[Image and question rows]
━━━━━━━━
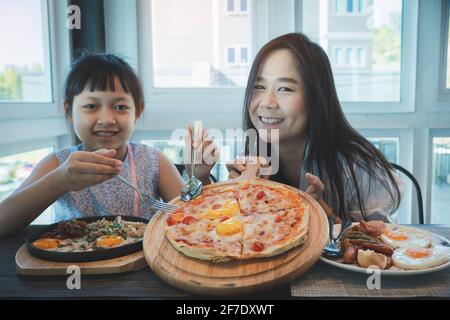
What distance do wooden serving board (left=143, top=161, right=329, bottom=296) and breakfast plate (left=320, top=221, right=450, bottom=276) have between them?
3cm

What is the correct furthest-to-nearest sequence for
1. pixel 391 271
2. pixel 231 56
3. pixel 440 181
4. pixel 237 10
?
pixel 231 56 → pixel 237 10 → pixel 440 181 → pixel 391 271

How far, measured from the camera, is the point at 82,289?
15.5 inches

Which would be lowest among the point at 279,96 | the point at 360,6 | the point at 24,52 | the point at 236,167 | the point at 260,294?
the point at 260,294

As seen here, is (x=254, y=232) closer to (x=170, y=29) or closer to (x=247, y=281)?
(x=247, y=281)

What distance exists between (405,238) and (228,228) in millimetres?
244

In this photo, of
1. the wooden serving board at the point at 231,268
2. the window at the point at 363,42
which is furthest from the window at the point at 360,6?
the wooden serving board at the point at 231,268

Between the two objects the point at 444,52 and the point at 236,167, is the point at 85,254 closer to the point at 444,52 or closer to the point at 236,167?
the point at 236,167

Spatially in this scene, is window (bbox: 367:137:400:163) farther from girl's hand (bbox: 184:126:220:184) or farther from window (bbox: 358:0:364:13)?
girl's hand (bbox: 184:126:220:184)

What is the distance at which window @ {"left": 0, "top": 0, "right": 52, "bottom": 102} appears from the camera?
0.68 meters

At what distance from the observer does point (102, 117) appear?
2.15 feet

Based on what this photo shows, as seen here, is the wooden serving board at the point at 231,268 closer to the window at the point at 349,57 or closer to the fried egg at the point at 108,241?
the fried egg at the point at 108,241

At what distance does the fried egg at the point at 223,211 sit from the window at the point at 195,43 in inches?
25.5

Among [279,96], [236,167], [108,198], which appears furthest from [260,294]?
[108,198]

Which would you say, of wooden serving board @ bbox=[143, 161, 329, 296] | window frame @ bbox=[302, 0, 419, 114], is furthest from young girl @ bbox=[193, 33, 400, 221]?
wooden serving board @ bbox=[143, 161, 329, 296]
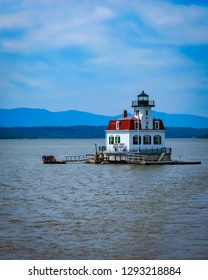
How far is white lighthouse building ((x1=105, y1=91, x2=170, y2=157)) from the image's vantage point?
170 feet

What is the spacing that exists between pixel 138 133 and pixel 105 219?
31.1 meters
━━━━━━━━
> Exercise requirements
Locate each line in the rows above that contains the string "right", and copy those lines.

> Exercise solution
What distance do wooden serving board (left=143, top=161, right=329, bottom=296) and breakfast plate (left=320, top=221, right=450, bottom=276) have between them?
What is the distance at which window @ {"left": 0, "top": 0, "right": 52, "bottom": 102} appears from the camera?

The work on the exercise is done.